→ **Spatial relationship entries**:
::::

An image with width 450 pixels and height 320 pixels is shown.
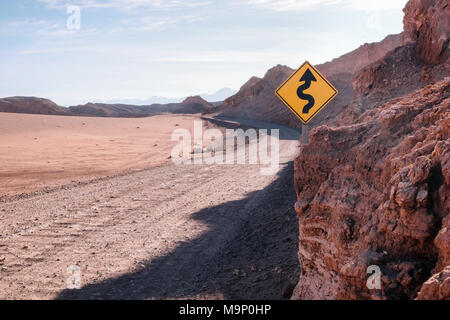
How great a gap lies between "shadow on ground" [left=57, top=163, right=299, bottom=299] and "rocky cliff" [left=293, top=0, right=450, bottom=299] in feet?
3.82

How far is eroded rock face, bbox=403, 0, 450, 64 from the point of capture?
8.83m

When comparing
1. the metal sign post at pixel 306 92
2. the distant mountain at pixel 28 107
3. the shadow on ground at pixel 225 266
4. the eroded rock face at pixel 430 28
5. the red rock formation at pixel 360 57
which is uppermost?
the red rock formation at pixel 360 57

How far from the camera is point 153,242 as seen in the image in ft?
25.6

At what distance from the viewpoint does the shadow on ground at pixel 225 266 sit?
585 cm

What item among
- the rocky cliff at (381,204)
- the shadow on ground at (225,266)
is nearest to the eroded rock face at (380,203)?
the rocky cliff at (381,204)

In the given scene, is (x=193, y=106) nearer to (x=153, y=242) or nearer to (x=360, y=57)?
(x=360, y=57)

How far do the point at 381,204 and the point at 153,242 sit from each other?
190 inches

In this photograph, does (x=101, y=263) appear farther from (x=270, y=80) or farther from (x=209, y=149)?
(x=270, y=80)

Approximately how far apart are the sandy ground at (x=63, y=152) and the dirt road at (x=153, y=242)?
3048 millimetres

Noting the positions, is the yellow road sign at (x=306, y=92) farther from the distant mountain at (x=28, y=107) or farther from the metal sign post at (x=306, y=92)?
the distant mountain at (x=28, y=107)

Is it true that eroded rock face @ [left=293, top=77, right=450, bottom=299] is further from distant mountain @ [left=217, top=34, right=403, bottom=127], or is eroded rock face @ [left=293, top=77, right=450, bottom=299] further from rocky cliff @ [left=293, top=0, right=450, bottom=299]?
distant mountain @ [left=217, top=34, right=403, bottom=127]

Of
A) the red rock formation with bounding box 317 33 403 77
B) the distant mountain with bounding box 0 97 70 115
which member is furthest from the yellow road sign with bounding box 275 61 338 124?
the distant mountain with bounding box 0 97 70 115

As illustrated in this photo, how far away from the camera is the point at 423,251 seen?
3609 millimetres

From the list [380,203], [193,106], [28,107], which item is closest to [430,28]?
[380,203]
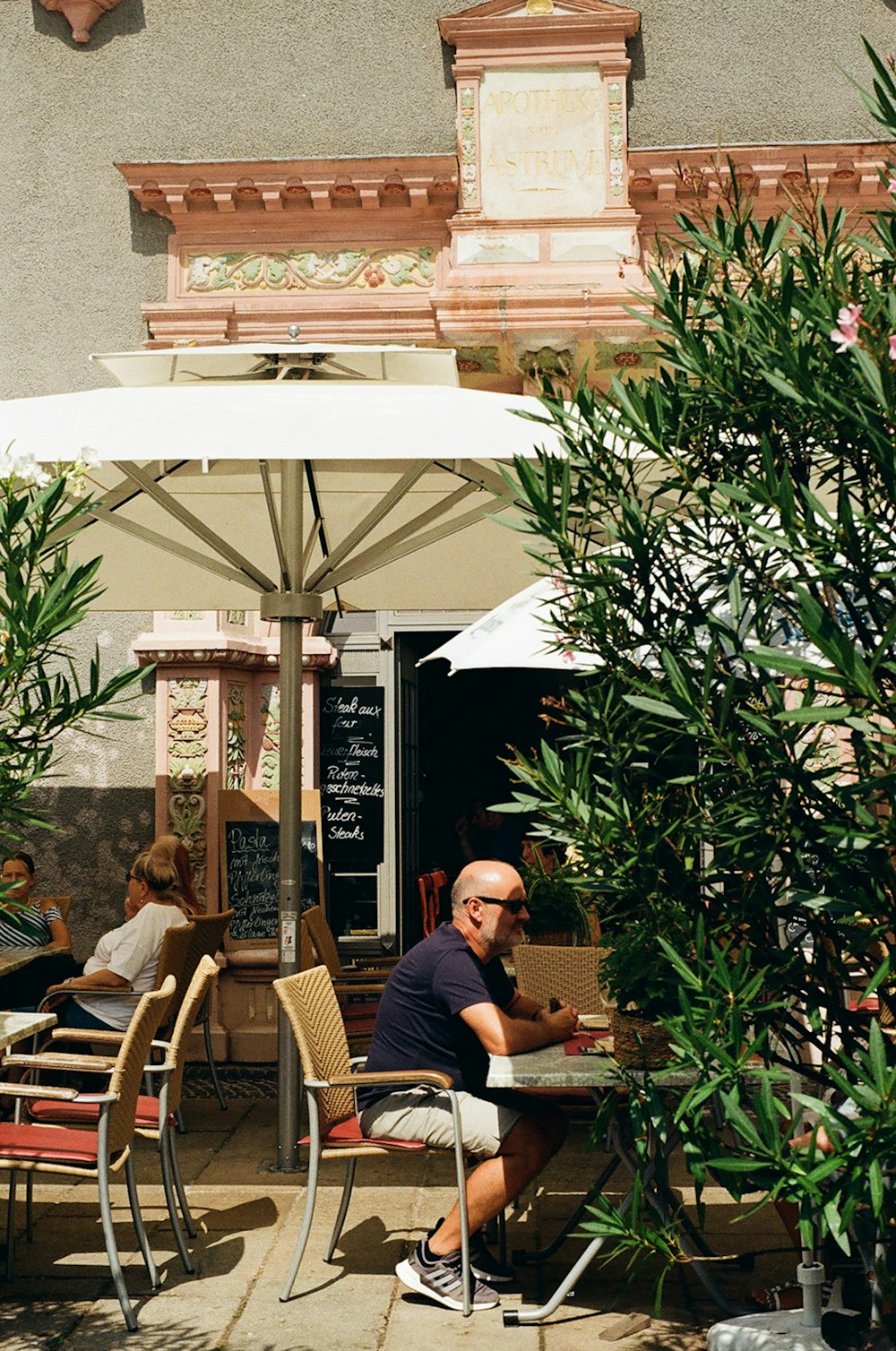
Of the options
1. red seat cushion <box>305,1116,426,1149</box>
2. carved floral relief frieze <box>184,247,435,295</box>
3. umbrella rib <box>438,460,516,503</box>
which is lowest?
red seat cushion <box>305,1116,426,1149</box>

::::

Turn the lines into a numbered list, starting with the line that contains "Noting the positions, is" and going on through the end of the entries, with blank lines left out. Leave the pictures out of the answer.

→ **WRITTEN ANSWER**:
1. Noting the positions, is the yellow road sign at (x=306, y=92) farther from the distant mountain at (x=28, y=107) or farther from the metal sign post at (x=306, y=92)?
2. the distant mountain at (x=28, y=107)
3. Is it true that eroded rock face @ [left=293, top=77, right=450, bottom=299] is further from distant mountain @ [left=217, top=34, right=403, bottom=127], or is eroded rock face @ [left=293, top=77, right=450, bottom=299] further from rocky cliff @ [left=293, top=0, right=450, bottom=299]?
4. distant mountain @ [left=217, top=34, right=403, bottom=127]
5. Of
6. A) the red rock formation with bounding box 317 33 403 77
7. B) the distant mountain with bounding box 0 97 70 115
8. which member is furthest from the yellow road sign with bounding box 275 61 338 124?
9. the distant mountain with bounding box 0 97 70 115
10. As illustrated in this photo, how far away from the camera is the point at 423,251 seen?
11. 3609 millimetres
12. From the list [380,203], [193,106], [28,107], which item is closest to [430,28]?
13. [380,203]
14. Of the options
15. 1. red seat cushion <box>305,1116,426,1149</box>
16. 2. carved floral relief frieze <box>184,247,435,295</box>
17. 3. umbrella rib <box>438,460,516,503</box>
18. which is lowest?
19. red seat cushion <box>305,1116,426,1149</box>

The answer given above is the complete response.